Mike McDonald: In 1991 I began making ski films in upper Pennsylvania. In 1992 I received a letter from someone in the ski documentary business who gave me the advice to go to school for film making, then apply to their company shortly after graduation to try to attain work. I went to school for 4 years.
 
Shortly after that time I ended up moving to NC where there is very little snow, so there went my chances of working in the ski industry. I decided to keep shooting but this time it was still photography that I chose to dive into.
 
In the beginning days I shot mostly street photography and all the characters in the local music scene. This really gave me a grasp of shooting in the brightest daylight to the dim lights of the local music venues.
 
Eventually I would get to shoot for Warner Brothers records for a short spell as a regional music photographer.

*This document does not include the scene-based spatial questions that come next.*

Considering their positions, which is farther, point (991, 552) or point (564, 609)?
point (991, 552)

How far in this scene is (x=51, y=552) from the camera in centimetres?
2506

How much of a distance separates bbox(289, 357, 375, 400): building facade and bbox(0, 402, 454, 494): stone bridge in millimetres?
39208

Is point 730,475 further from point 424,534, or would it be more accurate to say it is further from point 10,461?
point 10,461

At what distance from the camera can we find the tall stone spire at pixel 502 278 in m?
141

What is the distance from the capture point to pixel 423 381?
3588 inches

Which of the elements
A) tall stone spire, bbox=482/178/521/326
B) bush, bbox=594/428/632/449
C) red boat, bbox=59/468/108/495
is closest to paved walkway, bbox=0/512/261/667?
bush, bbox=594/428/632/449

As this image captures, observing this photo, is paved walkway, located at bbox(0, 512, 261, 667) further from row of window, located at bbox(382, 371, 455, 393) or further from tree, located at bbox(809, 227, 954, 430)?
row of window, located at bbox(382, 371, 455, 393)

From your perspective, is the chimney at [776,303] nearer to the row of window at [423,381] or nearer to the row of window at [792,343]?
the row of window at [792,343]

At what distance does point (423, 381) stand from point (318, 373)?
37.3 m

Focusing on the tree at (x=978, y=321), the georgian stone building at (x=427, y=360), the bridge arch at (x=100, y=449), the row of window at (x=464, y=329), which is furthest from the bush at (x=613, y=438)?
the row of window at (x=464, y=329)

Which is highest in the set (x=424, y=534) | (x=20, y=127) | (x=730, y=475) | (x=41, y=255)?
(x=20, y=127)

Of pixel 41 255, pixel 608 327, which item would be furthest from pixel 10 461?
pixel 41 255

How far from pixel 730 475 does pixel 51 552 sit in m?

This sounded great to me but finally I decided my real passion was to get back outdoors and begin shooting buildings, landscapes, and people.
 
I found I could be more creative outdoors than in a dark music hall. There is a lot more to look at.

 

Mike McDonald

 
SY: How would you describe your photography?
 
MM: I would describe the bulk of my photography a mix between lifestyle, street, travel, and music. I also have a 17 month year old daughter so she begs a lot of time in front of my lens.
 

Mike McDonald

 
SY: What shot are you most proud of from your current body of work?
 
MM: I think the shot I am most proud of recently is an early morning photo I took in my hometown of Pennsylvania at the end of winter last year. I went to a body of water I grew up fishing on when I was really young, and hiked along the banks catching different angles of the shoreline as the sun came up over the mountains.
 
In this particular shot I got a row of pine trees highlighted by the the sunrise, while catching a perfect reflection in the water of the tree line. On the right side of the photo (in the water) you can see a little bit of melting ice while the rest of the water appears to be glass.
 
It really drives home not only the beauty of the area but also visually dates it by letting you know winter was coming to an end.

 

Mike McDonald

 

SY: What photographers, musicians, artists, or writers inspire you?
 
MM: People that have inspired me? The list is so long. Off the top of my head I have always liked the street photography of Ricky Powell (NYC). His street portraits, and shots from early 80’s music scene were the ones that made think that I could pick up a camera and do the same in the city of Raleigh.
 
Number two is my wife. She and I have been ever so lucky to have traveled to many places around the world. She gave me an opportunity to see and photograph areas in other countries that I could only have dreamed of as a budding photographer.
 
For example, when I was wishing someday to goto the Galapagos islands to take photos she said “why don’t we just go?” She can pull the trigger on adventure much easier than I can and I love her for it.
 
Mike McDonald

 
SY: Do you travel often for photography? What’s your dream destination for photography?
 
MM: I do travel quite a bit and my camera is always with me. You never know when the perfect opportunity will arise for a really interesting shot. It doesn’t need to be an exotic place to create meaningful art.
 
Sometimes you capture a great sunset at the beach, sometimes it’s a lightning bolt hailing down from the clouds, other times its just as simple as a leaf falling from a tree. You never know.
 
But if I had to pick a place to shoot that I have never been to I would have to say Antarctica. I feel that the landscapes would really test what I was capable of capturing.

 
Mike McDonald


 

Thanks, Mike!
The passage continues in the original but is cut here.